The Treasury confirmed that the translation of the interview was accurate, though a source played down the significance of the chancellor’s comments. “This is consistent with what we have said,” the source said. “We want to remain in the EU but the EU needs to change, and indeed is changing.”

But Germany is showing growing irritation with Britain. Georg Boomgaarden, the German ambassador to London, dismissed the Eurosceptics’ belief that Britain faces a choice between “pick-and-choose or out”.

The ambassador told the Guardian columnist Jonathan Freedland: “This is really a choice between out and out … If you pick and choose you blow up the single market.”

Boomgaarden’s intervention follows the warning by the chairman of the Bundestag’s European affairs committee, Gunther Krichbaum, that Britain should not seek to blackmail its EU partners.

Philip Gordon, the US assistant secretary for European affairs, spoke out against a referendum on Wednesday as he said that Washington wanted Britain to remain a “strong voice” in the EU.

The leader of the Conservative MEPs warned that strident Euroscepticism was in danger of giving the impression of Britain “snarling like a pitbull across the Channel”. Richard Ashworth told a seminar organised by the Business for New Europe group and the European parliament: “We’re raising the tempo so that expectations are becoming too great.” He warned that Britain was making itself “pretty unattractive and difficult to work with”.

Douglas Alexander, the shadow foreign secretary, said: “This week British business, then the Americans and then the Germans, joined a growing chorus of concern about the real risk of David Cameron pushing Britain towards exit from Europe. This is not a prime minister in control of the agenda, or even of his party. It is weakness and not principle that is now driving David Cameron’s thinking, yet sadly he seems intent on putting the unity of his party over the best interests of the country.

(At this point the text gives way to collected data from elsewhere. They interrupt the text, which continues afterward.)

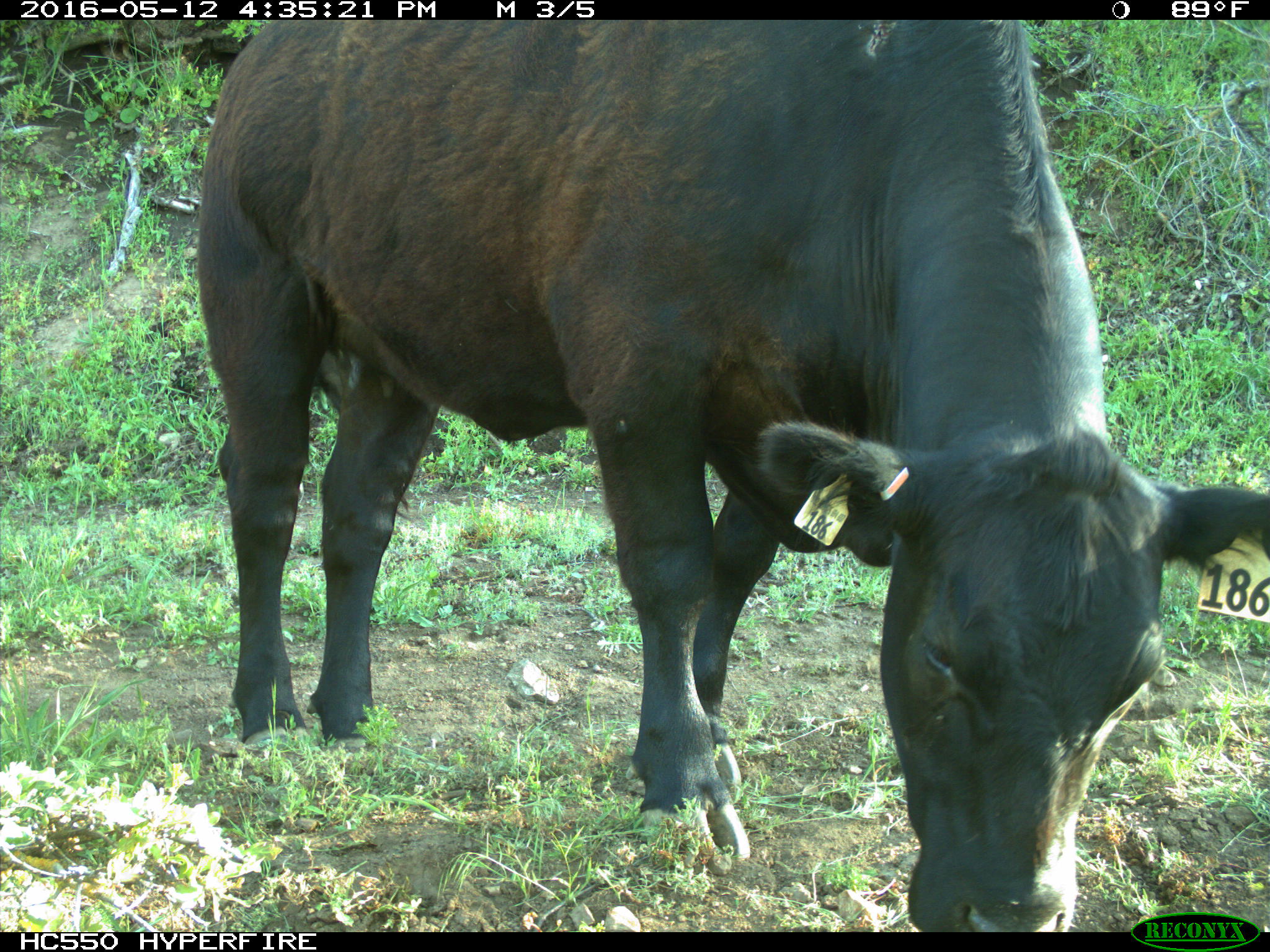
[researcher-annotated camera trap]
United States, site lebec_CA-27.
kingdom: Animalia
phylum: Chordata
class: Mammalia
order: Artiodactyla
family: Bovidae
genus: Bos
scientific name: Bos taurus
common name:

“Labour are clear that any decision on a referendum should be based on changes in Europe, not movements in the polls. We believe Britain’s interests are best served by focusing on reform in Europe, not exit from Europe.”

British officials are familiar with Merkel’s thinking on a treaty revision. They believe that after the European Central Bank’s success governor Mario Draghi in stabilising the euro, Merkel sees less urgency in formalising arrangements for a fiscal union.

But they believe the basic idea that eurozone governance arrangements will need greater democratic accountability underpinned in an EU treaty will eventually come to the fore again. “Europe is dealing with an existential crisis,” one British source said.

Vince Cable, the business secretary, showed Liberal Democrat unease about the prime minister’s plans which he described as a “massive disruption”. He said: “I have to say that this whole issue of raising again in a fundamental way British membership and the terms of membership is a massive disruption and deeply unhelpful in my job. I have to spend my time talking to business people, British and international, trying to have the confidence to invest here and create employment and the recent uncertainly is just deeply uncomfortable for the country. I think the warning shot across the bows yesterday from the United States was actually quite helpful as well as very timely.”